Al hacerme Dupin esta pregunta, sentí un escalofrío.
_Un loco ha cometido ese crimen -dije-, algún lunático furioso que se escapó de alguna Maison de Santé vecina.
_En algunos aspectos -me contestó- no es desacertada su idea. Pero hasta en sus más feroces paroxismos, las voces de los locos no se parecen nunca a esa voz peculiar oída desde la calle. Los locos pertenecen a una nación cualquiera, y su lenguaje, aunque incoherente, es siempre articulado. Por otra parte, el cabello de un loco no se parece al que yo tengo en la mano. De los dedos rígidamente crispados de Madame L'Espanaye he desenredado esté pequeño mechón. ¿Qué puede usted deducir de esto?
_Dupin -exclamé, completamente desalentado-, ¡qué cabello más raro! No es un cabello humano.
_Yo no he dicho que lo fuera -me contestó-. Pero antes de decidir con respecto a este particular, le ruego que examine este pequeño diseño que he hecho. Es un facsímil que representa lo que algunos testigos han declarado como magulladuras y profundos rasguños producidos por las uñas en el cuello de Mademoiselle L'Espanaye, y que los doctores Dumas y Etienne llaman una serie de manchas lívidas producidas por la impresión de los dedos.
»Comprenderá usted -continuó mi amigo, desdoblando el papel sobre la mesa y ante nuestros ojos- que este dibujo da idea de una presión firme y poderosa. Aquí no hay deslizamiento visible. Cada dedo ha conservado, quizás hasta la muerte de la víctima, la terrible presa en la cual se ha moldeado. Pruebe usted ahora de colocar sus dedos, todos a un tiempo, en las respectivas impresiones, tal como las ve usted aquí.
Lo intenté en vano.
_Es posible -continuó- que no efectuemos esta experiencia de un modo decisivo. El papel está desplegado sobre una superficie plana, y la garganta humana es cilíndrica. Pero aquí tenemos un tronco cuya circunferencia es, poco más o menos, la de la garganta. Arrolle a su superficie este diseño y volvamos a efectuar la experiencia.

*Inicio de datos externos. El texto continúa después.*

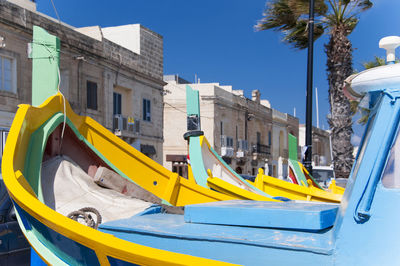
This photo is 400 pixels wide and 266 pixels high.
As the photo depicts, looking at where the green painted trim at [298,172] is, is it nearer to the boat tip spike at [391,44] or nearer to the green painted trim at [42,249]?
the boat tip spike at [391,44]

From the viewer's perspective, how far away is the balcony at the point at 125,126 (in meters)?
22.2

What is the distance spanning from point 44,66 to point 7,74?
1329cm

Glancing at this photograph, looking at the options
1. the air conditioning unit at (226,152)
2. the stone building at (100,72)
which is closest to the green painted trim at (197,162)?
the stone building at (100,72)

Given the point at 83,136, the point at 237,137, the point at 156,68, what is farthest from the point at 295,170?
the point at 237,137

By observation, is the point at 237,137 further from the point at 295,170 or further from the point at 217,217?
the point at 217,217

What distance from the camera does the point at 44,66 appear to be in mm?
4605

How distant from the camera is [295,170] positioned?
406 inches

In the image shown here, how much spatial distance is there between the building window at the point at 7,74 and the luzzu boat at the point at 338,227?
1527 centimetres

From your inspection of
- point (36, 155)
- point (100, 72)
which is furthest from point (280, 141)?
point (36, 155)

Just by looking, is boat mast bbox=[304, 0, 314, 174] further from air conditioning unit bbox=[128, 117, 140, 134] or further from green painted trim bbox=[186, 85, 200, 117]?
air conditioning unit bbox=[128, 117, 140, 134]

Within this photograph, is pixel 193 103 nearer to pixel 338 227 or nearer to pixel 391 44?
pixel 391 44

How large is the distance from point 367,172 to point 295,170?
26.2 feet

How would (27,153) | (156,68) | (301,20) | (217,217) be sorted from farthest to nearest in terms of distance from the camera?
1. (156,68)
2. (301,20)
3. (27,153)
4. (217,217)

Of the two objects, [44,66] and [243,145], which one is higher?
[44,66]
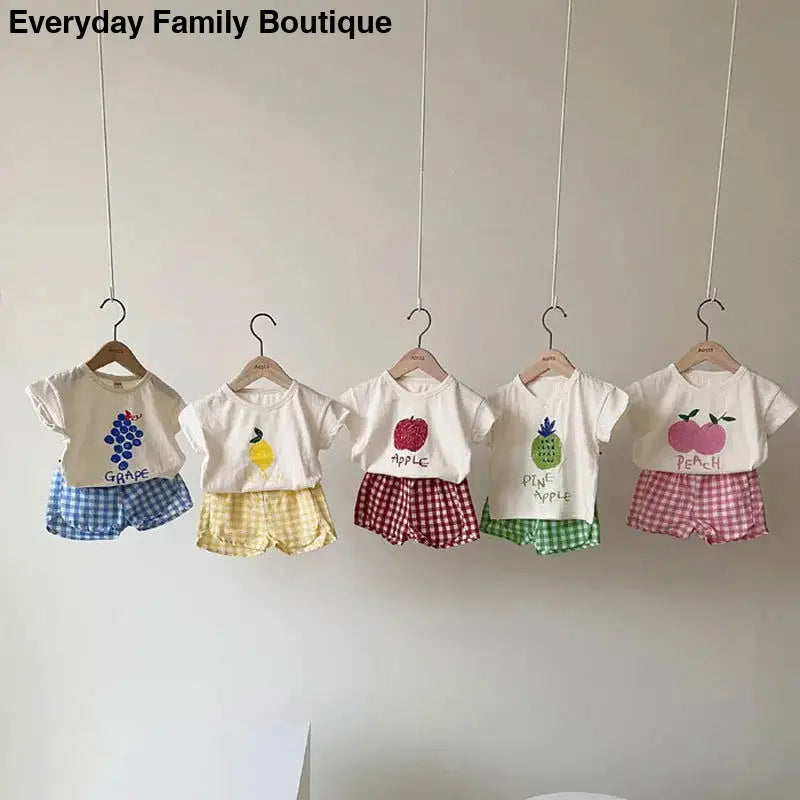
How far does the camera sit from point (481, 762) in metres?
1.80

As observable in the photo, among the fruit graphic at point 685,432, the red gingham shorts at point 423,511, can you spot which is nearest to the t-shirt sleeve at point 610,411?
the fruit graphic at point 685,432

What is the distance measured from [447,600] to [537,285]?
74 cm

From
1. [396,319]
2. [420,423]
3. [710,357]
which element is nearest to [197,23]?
[396,319]

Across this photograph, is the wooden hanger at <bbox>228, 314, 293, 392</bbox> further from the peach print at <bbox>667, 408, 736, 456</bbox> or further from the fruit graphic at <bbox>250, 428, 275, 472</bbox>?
the peach print at <bbox>667, 408, 736, 456</bbox>

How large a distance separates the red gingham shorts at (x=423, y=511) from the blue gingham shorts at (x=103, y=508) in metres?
0.39

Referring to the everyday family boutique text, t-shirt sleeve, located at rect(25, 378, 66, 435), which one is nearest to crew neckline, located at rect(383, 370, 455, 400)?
t-shirt sleeve, located at rect(25, 378, 66, 435)

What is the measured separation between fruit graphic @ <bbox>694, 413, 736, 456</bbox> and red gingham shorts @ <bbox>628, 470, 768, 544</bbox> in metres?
0.06

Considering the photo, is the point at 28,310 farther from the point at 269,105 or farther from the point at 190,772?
the point at 190,772

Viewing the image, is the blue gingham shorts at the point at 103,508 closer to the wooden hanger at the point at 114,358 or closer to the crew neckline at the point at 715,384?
the wooden hanger at the point at 114,358

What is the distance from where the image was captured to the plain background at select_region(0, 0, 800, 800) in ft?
5.18

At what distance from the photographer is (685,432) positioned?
4.48 feet

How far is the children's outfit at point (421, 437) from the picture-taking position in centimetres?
133

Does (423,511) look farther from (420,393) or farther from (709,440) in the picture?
(709,440)

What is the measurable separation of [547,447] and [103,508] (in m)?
0.79
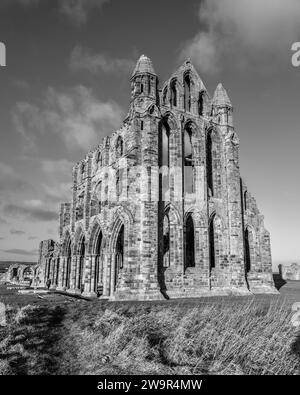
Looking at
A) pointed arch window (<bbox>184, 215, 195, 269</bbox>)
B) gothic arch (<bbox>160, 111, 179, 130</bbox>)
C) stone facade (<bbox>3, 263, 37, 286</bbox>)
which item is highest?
gothic arch (<bbox>160, 111, 179, 130</bbox>)

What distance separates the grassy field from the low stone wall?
87.7 feet

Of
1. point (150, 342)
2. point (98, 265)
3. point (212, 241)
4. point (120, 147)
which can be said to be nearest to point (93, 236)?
point (98, 265)

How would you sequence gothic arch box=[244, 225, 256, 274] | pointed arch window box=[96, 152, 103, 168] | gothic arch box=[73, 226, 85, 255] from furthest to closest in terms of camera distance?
gothic arch box=[73, 226, 85, 255]
pointed arch window box=[96, 152, 103, 168]
gothic arch box=[244, 225, 256, 274]

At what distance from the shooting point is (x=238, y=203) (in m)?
22.2

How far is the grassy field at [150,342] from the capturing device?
7512mm

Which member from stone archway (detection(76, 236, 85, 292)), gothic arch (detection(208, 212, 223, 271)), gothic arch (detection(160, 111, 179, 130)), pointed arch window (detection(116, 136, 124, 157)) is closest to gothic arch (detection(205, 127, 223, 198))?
gothic arch (detection(208, 212, 223, 271))

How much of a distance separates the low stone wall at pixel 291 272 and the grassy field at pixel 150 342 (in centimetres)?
2674

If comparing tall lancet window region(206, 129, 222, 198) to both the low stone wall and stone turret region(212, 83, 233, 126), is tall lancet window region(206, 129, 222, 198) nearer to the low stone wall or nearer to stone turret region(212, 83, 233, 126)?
stone turret region(212, 83, 233, 126)

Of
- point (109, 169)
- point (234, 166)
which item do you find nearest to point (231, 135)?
point (234, 166)

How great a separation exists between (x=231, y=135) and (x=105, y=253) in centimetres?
1202

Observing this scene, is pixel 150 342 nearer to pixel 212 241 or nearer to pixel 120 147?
pixel 212 241

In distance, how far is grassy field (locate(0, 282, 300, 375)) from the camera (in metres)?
7.51

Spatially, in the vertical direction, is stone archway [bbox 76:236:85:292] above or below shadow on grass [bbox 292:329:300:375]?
above

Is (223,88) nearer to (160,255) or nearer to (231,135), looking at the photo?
(231,135)
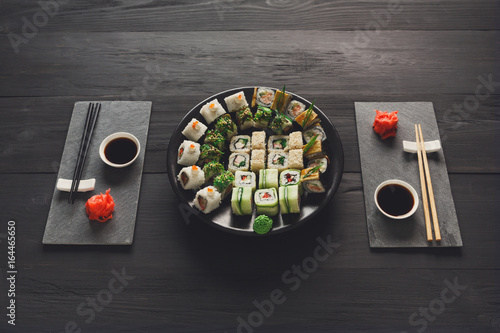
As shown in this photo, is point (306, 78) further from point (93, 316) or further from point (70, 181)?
point (93, 316)

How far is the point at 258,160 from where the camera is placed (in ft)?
7.29

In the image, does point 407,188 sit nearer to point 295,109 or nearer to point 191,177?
point 295,109

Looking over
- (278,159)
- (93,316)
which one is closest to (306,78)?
(278,159)

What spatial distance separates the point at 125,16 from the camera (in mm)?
3055

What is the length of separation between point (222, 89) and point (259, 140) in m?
0.62

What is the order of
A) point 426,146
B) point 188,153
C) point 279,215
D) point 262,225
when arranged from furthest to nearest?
point 426,146 < point 188,153 < point 279,215 < point 262,225

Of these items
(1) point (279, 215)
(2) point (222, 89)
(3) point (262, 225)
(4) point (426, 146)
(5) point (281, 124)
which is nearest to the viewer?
(3) point (262, 225)

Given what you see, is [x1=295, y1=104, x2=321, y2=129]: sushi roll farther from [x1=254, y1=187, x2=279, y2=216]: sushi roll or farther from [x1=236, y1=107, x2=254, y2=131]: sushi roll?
[x1=254, y1=187, x2=279, y2=216]: sushi roll

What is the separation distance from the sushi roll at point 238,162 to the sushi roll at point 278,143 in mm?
146

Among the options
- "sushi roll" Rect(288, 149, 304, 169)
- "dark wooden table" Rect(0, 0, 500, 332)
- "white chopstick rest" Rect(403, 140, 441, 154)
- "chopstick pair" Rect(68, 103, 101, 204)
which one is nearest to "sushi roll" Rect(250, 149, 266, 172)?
"sushi roll" Rect(288, 149, 304, 169)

Lo hice así, pero la dificultad fue todavía más evidente que la primera vez.
_Esta -dije- no es la huella de una mano humana.
_Ahora, lea este pasaje de Cuvier -continuó Dupin.
Era una historia anatómica, minuciosa y general, del gran orangután salvaje de las islas de la India Oriental. Son muy conocidas de todo el mundo la gigantesca estatura, la fuerza y agilidad prodigiosas, la ferocidad salvaje y las facultades de imitación de estos mamíferos. Comprendí entonces, de pronto, todo el horror de aquellos asesinatos.
_La descripción de los dedos -dije, cuando hube terminado la lectura- está perfectamente de acuerdo con este dibujo. Creo que ningún animal, excepto el orangután de la especie que aquí se menciona, puede haber dejado huellas como las que ha dibujado usted. Este mechón de pelo ralo tiene el mismo carácter que el del animal descrito por Cuvier. Pero no me es posible comprender las circunstancias de este espantoso misterio. Hay que tener en cuenta, además, que se oyeron disputar dos voces, e, indiscutiblemente, una de ellas pertenecía a un francés.
_Cierto, y recordará usted una expresión atribuida casi unánimemente por los testigos; la expresión «Mon Dieu». Y en tales circunstancias, uno de los testigos (Montani, el confitero) la identificó como una protesta o reconvención. Por tanto, yo he fundado en estas voces mis esperanzas de la solución de este misterio. Indudablemente, un francés conoce el asesinato. Es posible, y en realidad, más que posible, probable, que él sea inocente de toda participación en los hechos sangrientos que han ocurrido. Puede habérsele escapado el orangután, y puede haber seguido su rastro hasta la habitación. Pero, dadas las agitadas circunstancias que se hubieran producido, no pudo capturarlo de nuevo. Todavía anda suelto el animal. No es mi propósito continuar estas conjeturas, y las califico así porque no tengo derecho a llamarlas de otro modo, ya que los atisbos de reflexión en que se fundan apenas alcanzan la suficiente base para ser apreciables incluso para mi propia inteligencia, y, además, porque no puedo hacerlas inteligibles para la comprensión de otra persona. Llamémoslas, pues, conjeturas. Si, como yo supongo, el francés a que me refiero es inocente de tal atrocidad, este anuncio que, a nuestro regreso, dejé en las oficinas de Le Monde, un periódico consagrado a intereses marítimos y muy buscado por los marineros, nos lo traerá a casa.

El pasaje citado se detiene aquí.